Esse entendimento, porém, decorre da reforma íntima, do autoconhecimento, do socrático conhece-te a si mesmo, que propicia que fiquem para trás os vícios acumulados. 

Cada qual, como o bom jardineiro, deve arrancar do seu jardim as ervas daninhas, bem como procurar seus defeitos e tirá-los de seu coração.
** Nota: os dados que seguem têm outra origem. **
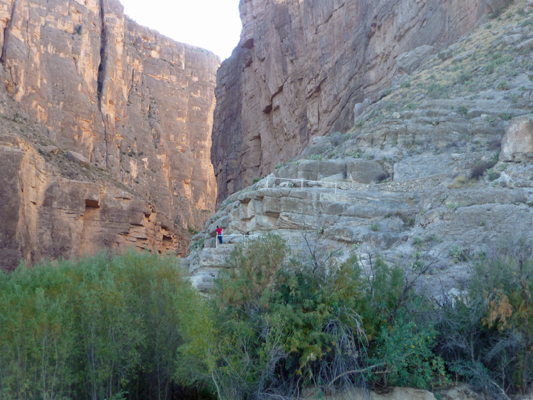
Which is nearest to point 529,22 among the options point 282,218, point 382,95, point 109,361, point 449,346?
point 382,95

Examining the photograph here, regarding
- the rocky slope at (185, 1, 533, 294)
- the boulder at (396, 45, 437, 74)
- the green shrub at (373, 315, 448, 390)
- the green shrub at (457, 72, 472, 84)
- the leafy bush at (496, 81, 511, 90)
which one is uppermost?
the boulder at (396, 45, 437, 74)

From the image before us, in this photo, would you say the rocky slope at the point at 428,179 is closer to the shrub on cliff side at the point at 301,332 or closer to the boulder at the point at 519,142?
the boulder at the point at 519,142

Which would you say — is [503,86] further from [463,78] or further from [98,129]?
[98,129]

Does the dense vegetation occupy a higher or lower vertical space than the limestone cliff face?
lower

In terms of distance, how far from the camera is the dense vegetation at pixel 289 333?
13.2 metres

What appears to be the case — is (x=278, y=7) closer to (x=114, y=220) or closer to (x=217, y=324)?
(x=114, y=220)

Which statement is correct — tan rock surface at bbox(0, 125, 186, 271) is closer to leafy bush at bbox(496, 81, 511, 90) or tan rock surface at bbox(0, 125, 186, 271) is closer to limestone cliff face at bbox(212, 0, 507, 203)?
Answer: limestone cliff face at bbox(212, 0, 507, 203)

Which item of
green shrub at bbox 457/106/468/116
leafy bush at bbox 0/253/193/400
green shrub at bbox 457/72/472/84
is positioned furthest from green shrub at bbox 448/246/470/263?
green shrub at bbox 457/72/472/84

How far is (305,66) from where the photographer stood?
49281 mm

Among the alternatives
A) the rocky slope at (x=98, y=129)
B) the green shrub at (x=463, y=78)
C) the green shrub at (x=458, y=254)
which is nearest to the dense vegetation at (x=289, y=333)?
the green shrub at (x=458, y=254)

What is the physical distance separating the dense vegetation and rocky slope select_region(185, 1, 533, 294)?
1.68 meters

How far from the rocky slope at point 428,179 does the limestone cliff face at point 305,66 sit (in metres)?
5.40

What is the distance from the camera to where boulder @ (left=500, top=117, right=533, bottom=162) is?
857 inches

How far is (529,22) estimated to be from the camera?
3102 cm
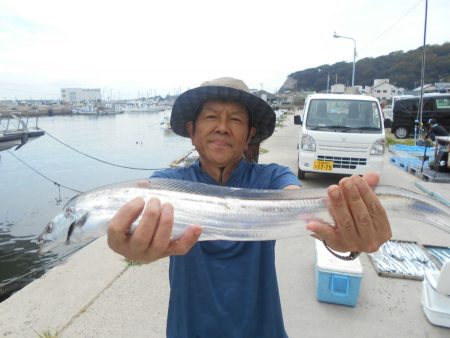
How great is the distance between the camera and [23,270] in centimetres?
801

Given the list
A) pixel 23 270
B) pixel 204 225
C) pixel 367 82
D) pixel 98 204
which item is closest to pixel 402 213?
pixel 204 225

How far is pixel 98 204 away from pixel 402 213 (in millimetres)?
1712

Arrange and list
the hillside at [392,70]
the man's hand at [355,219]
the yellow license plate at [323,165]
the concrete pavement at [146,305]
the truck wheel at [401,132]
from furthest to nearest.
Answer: the hillside at [392,70] < the truck wheel at [401,132] < the yellow license plate at [323,165] < the concrete pavement at [146,305] < the man's hand at [355,219]

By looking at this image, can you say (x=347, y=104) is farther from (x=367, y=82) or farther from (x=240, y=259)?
(x=367, y=82)

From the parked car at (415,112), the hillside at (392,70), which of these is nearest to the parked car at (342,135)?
the parked car at (415,112)

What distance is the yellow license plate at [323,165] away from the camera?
8211 millimetres

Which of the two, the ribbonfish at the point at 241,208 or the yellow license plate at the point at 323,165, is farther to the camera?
the yellow license plate at the point at 323,165

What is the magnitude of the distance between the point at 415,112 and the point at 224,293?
21.4 m

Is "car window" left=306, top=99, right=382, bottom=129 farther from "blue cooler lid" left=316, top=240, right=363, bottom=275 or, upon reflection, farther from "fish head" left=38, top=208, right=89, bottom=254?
"fish head" left=38, top=208, right=89, bottom=254

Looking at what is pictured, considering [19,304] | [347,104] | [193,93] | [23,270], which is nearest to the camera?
[193,93]

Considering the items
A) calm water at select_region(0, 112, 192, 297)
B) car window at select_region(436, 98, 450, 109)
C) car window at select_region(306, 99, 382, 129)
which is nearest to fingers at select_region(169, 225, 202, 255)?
calm water at select_region(0, 112, 192, 297)

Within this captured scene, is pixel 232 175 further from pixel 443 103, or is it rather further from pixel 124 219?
pixel 443 103

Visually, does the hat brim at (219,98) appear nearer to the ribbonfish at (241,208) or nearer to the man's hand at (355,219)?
the ribbonfish at (241,208)

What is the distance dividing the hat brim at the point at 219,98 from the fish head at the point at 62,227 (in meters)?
0.93
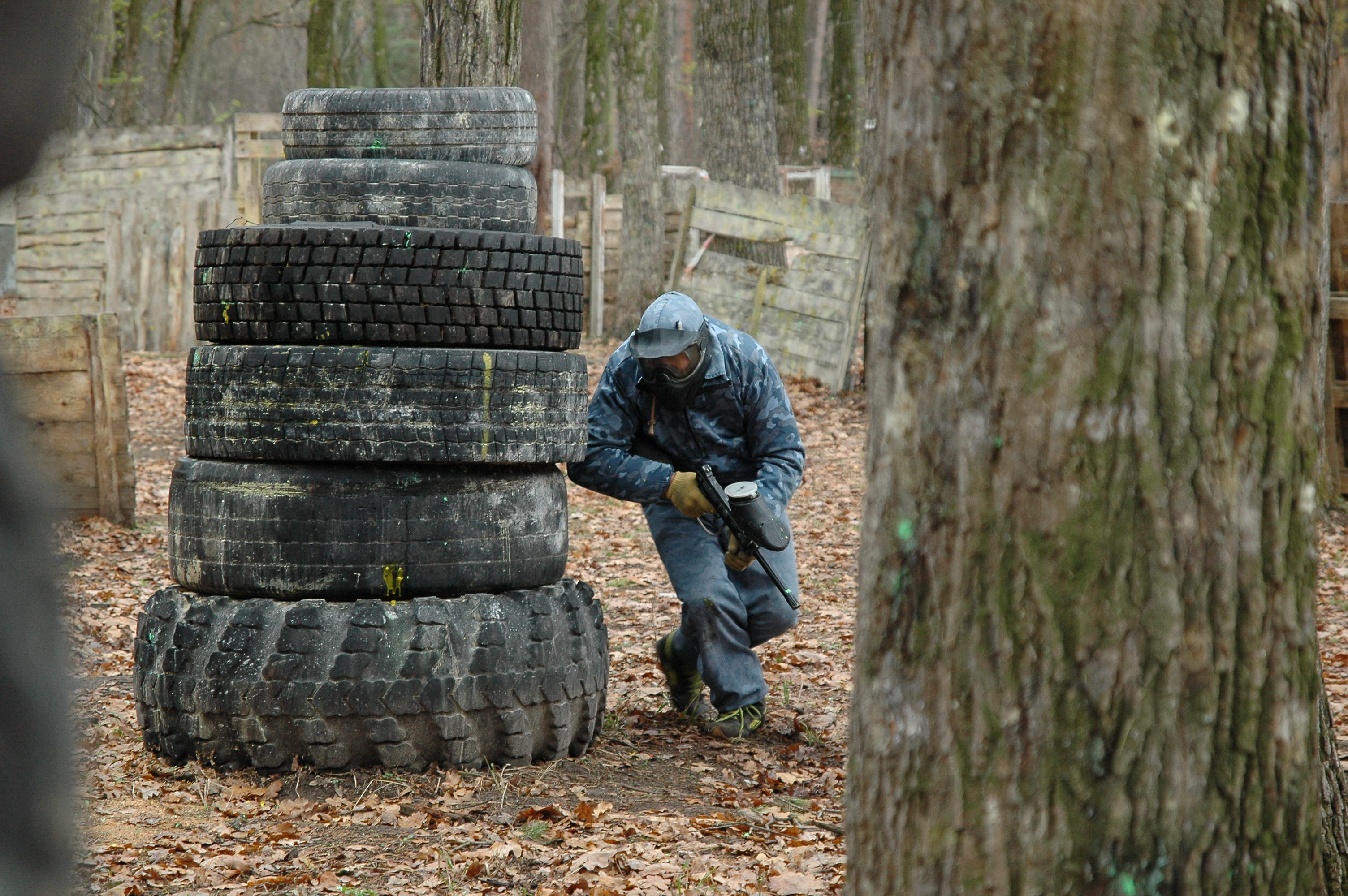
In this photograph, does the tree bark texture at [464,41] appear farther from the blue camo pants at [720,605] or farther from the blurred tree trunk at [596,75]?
the blurred tree trunk at [596,75]

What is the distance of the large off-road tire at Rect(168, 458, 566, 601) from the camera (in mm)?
4535

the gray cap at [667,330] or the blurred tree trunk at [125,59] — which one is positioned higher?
the blurred tree trunk at [125,59]

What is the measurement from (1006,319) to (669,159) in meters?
34.7

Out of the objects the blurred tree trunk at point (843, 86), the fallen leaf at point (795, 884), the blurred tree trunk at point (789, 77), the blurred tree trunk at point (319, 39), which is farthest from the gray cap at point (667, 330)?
the blurred tree trunk at point (319, 39)

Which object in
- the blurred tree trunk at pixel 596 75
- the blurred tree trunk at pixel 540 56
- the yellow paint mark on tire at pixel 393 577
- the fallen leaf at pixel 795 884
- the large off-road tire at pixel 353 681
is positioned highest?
the blurred tree trunk at pixel 596 75

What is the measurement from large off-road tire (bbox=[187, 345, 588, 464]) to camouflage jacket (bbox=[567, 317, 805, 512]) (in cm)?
70

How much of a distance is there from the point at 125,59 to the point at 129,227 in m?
12.2

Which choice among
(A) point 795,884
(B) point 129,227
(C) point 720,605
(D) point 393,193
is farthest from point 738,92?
(A) point 795,884

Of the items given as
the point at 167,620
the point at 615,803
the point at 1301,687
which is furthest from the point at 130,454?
the point at 1301,687

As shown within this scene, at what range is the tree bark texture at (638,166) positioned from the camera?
15.8 metres

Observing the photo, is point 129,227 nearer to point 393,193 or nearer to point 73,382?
point 73,382

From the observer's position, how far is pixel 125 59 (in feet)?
84.9

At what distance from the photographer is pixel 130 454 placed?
8781 mm

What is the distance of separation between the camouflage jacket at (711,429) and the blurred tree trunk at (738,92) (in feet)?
34.2
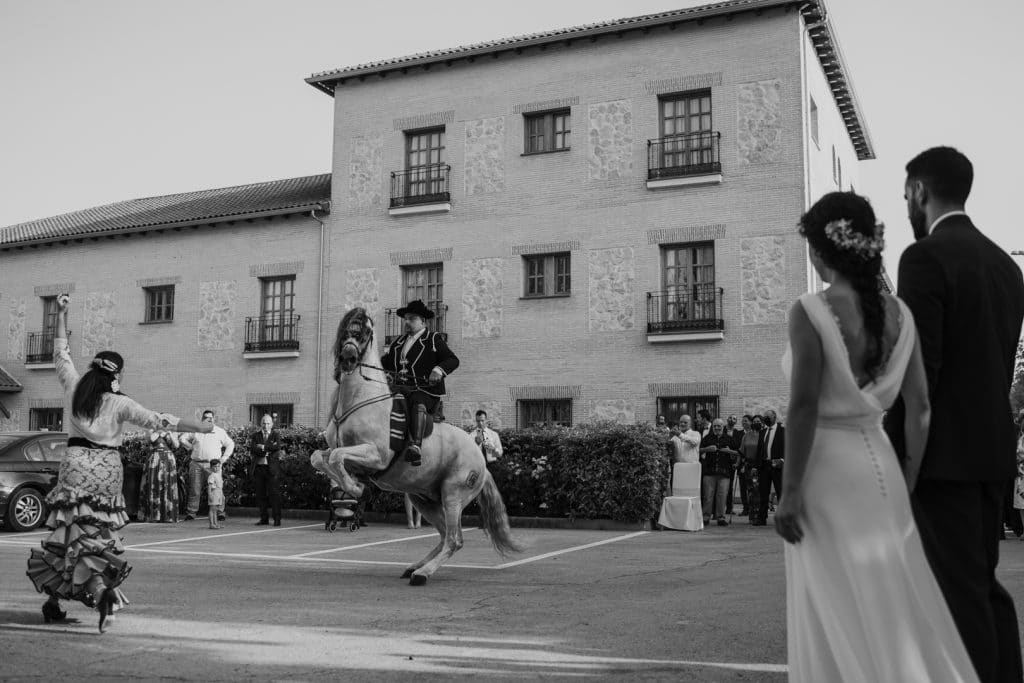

Para tanto, não há como se furtar ao estudo e à reflexão que põem nossa inteligência em atividade e desperta nossa atenção para as coisas superiores do universo.

A igualdade é de ser compreendida como um princípio de justiça e uma lei da natureza, perante o qual não prevalece o orgulho do privilégio. 
Os homens, enquanto os únicos seres gregários do planeta, devem procurar uma melhor forma de relacionamento mantendo a igualdade de direitos e deveres, considerando, contudo, as diferenças pessoais e sociais.

Isso porque, de um lado, a desigualdade das condições sociais não é uma lei natural, mas obra dos homens e, de outro lado, Deus não concedeu superioridade natural a qualquer ser humano, seja pelo nascimento como pela morte, repita-se, porque todos são iguais diante d’Ele.

Por isso, penetremos no mais profundo do nosso eu, buscando a parcela divina que transcende a materialidade, para nos aproximarmos da verdade que nos indicará a direção do caminho que nos levará a um melhor entendimento sobre a vida.